The Carbide Air 740, Corsair’s latest semi-cubical case, builds upon the dimensions of its Carbide Air 540 to bring us room for more fans and larger radiators. The 740 model’s height grows by around 4", with only a fractional increase in width, making it even less of a cube than the 540 that preceded it. Function dictates form, apart from some aesthetic elements of its skin. The left-panel release latch is both functional and aesthetic.
Bars between the grills may be considered functional since they protect the mesh from dents, but they are primarily aesthetic. The ultra-glossy acrylic window is a pure visual delight.
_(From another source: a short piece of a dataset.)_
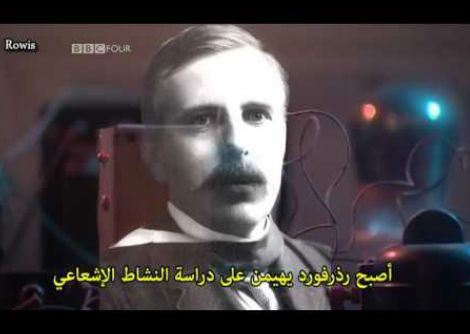  سلسلة الذرة- الجزءاالثاني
Front-panel ports are located at a convenient height for both desktop and floor placement, as long as your chair sits low to the floor. A mystery panel beneath the two USB 3.0 ports and headset jacks hides nothing of interest, although Corsair does add a somewhat-interesting LED switch next to the audio jacks.
Around back we find a few 80mm fan mounts—which Corsair never bothers to mention—in addition to eight expansion slots, which allows builders to place a double-slot graphics card in an ATX motherboard’s bottom slot. That extra slot means the Carbide Air 740 is large enough for an XL-ATX motherboard, since it’s also deeper than ATX internally.
With 13.1” of card clearance behind the fans and a flat motherboard tray that extends all the way to the front panel, the Carbide Air 740 is, in fact, large enough internally to hold a full EATX (13”) motherboard. Of course it doesn’t have all the holes for a fourth column of standoffs, but most of the enthusiast-class boards that receive an EATX label are far too narrow to reach that front column of standoffs. Its additional passages offer easy cable access with oversized motherboards installed, but the lack of an EATX label is certain to create arguments between in-the-know builders with 10.6”-wide boards and know-it-alls who argue that because of the labeling, this is not a proper EATX solution.
The Carbide Air 740 includes a pair of 140mm fans, just like its smaller 540-model sibling. It’s added height provides room for three 120mm fans, with added space on top to make room for overlapping top-panel and front-panel radiators. Only the front panel gets a true dust filter, with remaining fans relying only upon the case’s screened mesh fan grills for dust control.
If top and front radiators aren’t enough to suit your needs, another radiator can be fit on the Carbide 740’s bottom panel. Like the top, it's drilled and slotted for two fans in both 140mm and 120mm sizes.
Like all of the other outer panels, the Carbide Air 740’s base slides off after removing two thumb screws. Panels aren’t interchangeable however, due to the case’s asymmetric fan mounts.
The Carbide Air 740’s Other Half
Corsair avoids any complaints about the space behind the motherboard tray by putting the entire power supply back there, along with a couple drive racks. Power supply depth is virtually without limit, since we’ve never seen a PS/2-derived unit that approached the case’s 14” internal depth.
A three-drive tray behind the front panel holds 3.5” drives upon silicon-damped pins and provides screw holes for installing 2.5” drives.
Four more 2.5” drives can slide into a mount above the power supply, to be secured via large plastic barbs.
A bracket along the Carbide Air 740’s bottom can provide additional security for a power supply, although none of its positions aligned correctly with our test unit. Perhaps it’s designed instead around the dimensions of Corsair’s power supplies?
The Carbide Air 740 includes several fan and radiator screws, in addition to the screws required for motherboard and drive mounting.
The Carbide Air 740 skips the messy AC-97 audio adapter in favor of a tag-free HD Audio connection. Its power LED cable is split to support both ATX and AT-form-factor motherboards: In case nobody got the joke, Asus reverted to legacy 3-pin spacing back when most cases still had AT-style solid 3-pin power LED connectors.
The Carbide Air 740’s layout looks a little unusual, but the motherboard and power supply screw in as they would in any traditional design. Several inches of space surround a standard ATX motherboard.